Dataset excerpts
+ + + + + + +

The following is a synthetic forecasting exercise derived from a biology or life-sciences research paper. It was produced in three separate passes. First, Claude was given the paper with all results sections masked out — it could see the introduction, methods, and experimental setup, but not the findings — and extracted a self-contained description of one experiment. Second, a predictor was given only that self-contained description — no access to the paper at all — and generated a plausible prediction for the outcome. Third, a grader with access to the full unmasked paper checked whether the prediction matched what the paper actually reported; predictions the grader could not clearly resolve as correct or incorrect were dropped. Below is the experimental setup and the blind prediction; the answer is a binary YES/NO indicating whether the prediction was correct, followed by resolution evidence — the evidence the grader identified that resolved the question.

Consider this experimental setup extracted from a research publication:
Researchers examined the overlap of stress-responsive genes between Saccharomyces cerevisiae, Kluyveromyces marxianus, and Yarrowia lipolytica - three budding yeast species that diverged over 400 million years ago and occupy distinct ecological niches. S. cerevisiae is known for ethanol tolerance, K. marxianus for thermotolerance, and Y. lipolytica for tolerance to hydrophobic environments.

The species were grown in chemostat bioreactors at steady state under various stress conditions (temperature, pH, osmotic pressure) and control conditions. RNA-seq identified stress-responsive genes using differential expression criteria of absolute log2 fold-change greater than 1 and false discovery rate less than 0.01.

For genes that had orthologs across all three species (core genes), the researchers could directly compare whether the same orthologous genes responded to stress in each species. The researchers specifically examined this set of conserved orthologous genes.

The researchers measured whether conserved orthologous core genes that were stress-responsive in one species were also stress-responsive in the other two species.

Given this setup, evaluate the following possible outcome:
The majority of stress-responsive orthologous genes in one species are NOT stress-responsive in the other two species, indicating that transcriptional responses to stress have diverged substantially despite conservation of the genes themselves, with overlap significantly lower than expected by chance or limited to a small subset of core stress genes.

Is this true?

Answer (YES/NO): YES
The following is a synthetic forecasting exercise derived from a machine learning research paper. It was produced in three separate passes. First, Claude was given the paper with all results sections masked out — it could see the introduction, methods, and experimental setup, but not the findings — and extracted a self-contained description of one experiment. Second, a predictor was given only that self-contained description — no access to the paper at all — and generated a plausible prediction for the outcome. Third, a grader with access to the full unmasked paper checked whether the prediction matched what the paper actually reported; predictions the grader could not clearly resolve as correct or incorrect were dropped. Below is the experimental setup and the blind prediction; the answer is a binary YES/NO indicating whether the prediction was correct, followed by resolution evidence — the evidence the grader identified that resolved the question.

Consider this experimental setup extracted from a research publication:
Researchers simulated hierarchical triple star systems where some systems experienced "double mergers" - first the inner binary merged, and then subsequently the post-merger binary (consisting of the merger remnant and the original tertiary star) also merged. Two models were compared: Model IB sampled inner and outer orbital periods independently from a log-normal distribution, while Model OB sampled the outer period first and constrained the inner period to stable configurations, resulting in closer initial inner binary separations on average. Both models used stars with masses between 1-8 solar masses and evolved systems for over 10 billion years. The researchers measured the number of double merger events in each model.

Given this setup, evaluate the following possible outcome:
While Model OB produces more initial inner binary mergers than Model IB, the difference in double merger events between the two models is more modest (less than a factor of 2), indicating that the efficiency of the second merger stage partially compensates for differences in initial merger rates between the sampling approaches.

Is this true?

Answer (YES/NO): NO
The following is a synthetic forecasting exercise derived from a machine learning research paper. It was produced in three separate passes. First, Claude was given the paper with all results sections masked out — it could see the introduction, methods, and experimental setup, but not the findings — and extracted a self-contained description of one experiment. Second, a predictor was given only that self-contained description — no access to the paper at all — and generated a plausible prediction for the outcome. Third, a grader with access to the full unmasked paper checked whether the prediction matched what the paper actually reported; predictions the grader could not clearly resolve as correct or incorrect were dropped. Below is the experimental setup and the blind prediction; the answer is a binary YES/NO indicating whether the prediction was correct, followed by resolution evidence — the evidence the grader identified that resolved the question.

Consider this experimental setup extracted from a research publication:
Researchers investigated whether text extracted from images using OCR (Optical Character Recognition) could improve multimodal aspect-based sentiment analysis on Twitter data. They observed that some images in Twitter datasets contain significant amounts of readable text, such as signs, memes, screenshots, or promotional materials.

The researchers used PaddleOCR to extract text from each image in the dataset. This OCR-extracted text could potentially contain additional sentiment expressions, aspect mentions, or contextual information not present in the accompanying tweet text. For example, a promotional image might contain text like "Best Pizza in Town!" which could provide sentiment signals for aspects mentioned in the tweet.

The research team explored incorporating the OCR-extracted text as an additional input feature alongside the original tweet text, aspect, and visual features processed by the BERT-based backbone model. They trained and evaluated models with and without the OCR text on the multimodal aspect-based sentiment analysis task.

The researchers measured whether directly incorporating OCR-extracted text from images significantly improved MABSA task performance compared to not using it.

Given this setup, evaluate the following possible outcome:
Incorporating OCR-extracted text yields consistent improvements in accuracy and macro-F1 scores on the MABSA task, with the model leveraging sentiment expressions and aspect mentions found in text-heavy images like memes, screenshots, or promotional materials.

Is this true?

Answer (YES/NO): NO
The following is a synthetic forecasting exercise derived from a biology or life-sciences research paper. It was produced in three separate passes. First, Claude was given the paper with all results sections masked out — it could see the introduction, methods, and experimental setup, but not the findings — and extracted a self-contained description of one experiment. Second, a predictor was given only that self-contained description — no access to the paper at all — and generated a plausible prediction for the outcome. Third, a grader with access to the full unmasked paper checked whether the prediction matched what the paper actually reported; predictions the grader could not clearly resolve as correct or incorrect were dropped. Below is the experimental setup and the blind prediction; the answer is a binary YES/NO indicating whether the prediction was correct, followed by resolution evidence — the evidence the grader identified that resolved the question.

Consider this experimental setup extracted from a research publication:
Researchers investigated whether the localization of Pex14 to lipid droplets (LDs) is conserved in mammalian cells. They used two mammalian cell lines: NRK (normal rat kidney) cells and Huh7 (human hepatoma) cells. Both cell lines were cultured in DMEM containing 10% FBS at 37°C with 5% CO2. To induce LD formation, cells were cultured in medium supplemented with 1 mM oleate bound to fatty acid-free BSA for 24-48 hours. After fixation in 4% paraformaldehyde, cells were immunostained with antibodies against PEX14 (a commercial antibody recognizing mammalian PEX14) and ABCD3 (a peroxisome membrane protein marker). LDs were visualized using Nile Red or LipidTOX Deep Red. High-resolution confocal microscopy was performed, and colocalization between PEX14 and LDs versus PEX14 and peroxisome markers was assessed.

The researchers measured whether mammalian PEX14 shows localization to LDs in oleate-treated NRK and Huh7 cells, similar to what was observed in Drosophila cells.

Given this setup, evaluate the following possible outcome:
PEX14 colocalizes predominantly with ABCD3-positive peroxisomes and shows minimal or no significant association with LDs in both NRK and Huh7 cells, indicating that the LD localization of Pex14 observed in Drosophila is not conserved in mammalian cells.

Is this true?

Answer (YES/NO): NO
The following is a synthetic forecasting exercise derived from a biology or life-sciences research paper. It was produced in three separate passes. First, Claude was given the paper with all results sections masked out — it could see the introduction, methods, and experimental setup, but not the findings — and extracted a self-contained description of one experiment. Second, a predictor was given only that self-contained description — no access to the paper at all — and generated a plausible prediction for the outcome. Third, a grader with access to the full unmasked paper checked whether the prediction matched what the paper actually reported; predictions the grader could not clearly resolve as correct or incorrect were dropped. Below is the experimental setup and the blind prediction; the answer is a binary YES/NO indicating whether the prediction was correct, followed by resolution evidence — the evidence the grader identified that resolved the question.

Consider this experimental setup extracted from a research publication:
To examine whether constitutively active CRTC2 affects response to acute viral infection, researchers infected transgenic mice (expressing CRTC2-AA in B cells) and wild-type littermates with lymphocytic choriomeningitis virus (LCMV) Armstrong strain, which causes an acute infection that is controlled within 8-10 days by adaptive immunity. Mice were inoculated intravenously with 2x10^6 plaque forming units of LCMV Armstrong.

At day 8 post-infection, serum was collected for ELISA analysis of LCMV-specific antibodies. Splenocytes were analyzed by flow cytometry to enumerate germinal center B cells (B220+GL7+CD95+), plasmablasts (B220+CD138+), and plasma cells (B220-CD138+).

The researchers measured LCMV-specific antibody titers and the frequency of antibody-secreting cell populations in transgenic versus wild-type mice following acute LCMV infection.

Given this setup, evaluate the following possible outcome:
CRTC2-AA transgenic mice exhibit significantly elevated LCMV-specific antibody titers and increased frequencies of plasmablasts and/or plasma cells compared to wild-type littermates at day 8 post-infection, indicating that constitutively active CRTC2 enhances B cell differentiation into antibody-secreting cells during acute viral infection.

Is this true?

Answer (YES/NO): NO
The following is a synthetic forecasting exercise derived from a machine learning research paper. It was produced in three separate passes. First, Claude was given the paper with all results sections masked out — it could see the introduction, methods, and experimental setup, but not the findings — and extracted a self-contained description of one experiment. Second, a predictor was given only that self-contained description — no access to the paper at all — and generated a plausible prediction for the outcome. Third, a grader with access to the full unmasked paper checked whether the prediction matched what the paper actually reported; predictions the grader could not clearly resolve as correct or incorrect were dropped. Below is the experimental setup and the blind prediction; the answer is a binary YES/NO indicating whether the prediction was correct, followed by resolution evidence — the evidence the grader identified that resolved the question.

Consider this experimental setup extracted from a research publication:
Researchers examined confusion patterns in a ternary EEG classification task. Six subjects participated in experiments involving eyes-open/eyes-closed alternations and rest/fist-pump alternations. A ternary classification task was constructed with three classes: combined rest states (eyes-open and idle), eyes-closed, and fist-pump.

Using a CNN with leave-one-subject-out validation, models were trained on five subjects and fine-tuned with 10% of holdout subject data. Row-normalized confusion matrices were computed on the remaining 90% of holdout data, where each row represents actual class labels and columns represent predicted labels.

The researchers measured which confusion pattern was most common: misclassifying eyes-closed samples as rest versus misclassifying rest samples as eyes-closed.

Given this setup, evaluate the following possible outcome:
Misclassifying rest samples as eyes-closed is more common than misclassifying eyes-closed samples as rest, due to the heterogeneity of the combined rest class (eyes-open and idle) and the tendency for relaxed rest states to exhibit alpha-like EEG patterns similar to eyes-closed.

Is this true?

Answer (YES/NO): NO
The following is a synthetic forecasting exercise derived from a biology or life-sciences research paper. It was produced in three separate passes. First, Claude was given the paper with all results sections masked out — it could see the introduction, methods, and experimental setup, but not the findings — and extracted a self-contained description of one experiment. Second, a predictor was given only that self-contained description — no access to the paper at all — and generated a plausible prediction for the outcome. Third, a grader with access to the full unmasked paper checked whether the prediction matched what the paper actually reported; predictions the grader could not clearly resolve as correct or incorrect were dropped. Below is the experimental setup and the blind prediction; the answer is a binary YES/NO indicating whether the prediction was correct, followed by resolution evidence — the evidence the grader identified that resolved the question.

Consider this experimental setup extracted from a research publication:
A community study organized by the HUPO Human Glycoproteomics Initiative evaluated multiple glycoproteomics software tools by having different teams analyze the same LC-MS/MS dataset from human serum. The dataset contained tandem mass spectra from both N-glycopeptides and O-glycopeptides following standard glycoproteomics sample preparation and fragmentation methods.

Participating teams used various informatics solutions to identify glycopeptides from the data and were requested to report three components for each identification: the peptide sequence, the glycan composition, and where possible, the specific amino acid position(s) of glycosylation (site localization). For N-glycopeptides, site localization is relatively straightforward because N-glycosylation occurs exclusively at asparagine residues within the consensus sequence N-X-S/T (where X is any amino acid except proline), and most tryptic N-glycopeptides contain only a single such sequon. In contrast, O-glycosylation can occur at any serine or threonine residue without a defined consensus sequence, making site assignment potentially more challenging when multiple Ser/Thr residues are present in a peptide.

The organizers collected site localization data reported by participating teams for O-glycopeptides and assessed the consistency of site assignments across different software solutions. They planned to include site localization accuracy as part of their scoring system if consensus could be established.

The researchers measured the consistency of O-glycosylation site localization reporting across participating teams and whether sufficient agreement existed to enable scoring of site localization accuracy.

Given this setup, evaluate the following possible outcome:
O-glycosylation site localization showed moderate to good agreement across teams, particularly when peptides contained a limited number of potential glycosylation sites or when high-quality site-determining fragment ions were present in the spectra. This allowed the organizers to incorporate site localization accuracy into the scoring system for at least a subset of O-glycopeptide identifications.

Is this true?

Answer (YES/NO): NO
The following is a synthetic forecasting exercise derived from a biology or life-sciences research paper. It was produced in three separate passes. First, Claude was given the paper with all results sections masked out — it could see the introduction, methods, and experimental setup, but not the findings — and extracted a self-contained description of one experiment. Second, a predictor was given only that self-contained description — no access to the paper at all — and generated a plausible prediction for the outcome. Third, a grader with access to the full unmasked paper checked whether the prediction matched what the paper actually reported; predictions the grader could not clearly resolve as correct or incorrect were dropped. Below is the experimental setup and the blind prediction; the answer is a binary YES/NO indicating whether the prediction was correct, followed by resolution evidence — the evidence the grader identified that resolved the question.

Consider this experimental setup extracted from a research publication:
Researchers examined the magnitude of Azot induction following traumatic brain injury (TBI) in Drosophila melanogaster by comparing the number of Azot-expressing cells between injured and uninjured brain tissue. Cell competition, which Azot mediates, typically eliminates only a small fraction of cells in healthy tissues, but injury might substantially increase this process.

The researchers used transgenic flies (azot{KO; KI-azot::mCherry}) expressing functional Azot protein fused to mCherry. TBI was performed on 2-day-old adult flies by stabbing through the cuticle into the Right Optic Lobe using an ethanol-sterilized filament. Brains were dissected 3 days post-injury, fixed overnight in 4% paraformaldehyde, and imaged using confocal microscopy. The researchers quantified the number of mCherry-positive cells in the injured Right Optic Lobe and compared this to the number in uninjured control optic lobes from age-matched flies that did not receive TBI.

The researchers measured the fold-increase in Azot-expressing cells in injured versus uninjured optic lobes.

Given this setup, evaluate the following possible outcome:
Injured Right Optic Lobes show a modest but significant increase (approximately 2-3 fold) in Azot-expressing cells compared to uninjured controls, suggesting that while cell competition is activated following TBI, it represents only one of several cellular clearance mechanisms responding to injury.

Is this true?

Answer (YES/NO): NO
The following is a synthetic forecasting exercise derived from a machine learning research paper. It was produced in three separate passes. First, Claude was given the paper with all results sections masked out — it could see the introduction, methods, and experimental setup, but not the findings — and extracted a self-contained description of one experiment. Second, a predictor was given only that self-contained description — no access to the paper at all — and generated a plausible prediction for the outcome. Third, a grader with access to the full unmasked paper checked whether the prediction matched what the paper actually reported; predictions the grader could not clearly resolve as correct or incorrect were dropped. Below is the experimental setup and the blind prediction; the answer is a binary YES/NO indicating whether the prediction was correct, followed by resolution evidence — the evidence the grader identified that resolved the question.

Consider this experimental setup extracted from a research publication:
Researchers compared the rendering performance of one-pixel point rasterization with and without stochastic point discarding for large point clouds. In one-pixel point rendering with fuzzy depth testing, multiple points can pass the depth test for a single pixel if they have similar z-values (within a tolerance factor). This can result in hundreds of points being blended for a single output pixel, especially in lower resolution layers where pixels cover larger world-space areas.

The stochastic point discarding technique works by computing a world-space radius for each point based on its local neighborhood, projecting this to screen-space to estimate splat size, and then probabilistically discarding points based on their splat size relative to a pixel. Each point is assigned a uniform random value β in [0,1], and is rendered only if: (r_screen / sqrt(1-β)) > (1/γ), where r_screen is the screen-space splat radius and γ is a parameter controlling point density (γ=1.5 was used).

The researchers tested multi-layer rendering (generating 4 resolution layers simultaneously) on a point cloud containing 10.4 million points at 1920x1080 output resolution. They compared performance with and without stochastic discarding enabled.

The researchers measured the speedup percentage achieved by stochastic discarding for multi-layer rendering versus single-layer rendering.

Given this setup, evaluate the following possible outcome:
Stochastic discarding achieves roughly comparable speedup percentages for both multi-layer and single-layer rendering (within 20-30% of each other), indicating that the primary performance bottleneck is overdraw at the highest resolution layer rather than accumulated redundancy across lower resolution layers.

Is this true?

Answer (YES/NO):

+ + + + + + +

Problem requirements. Say how many lines in the entries contain the string "overlap", and say nothing else.

Response to this task. 2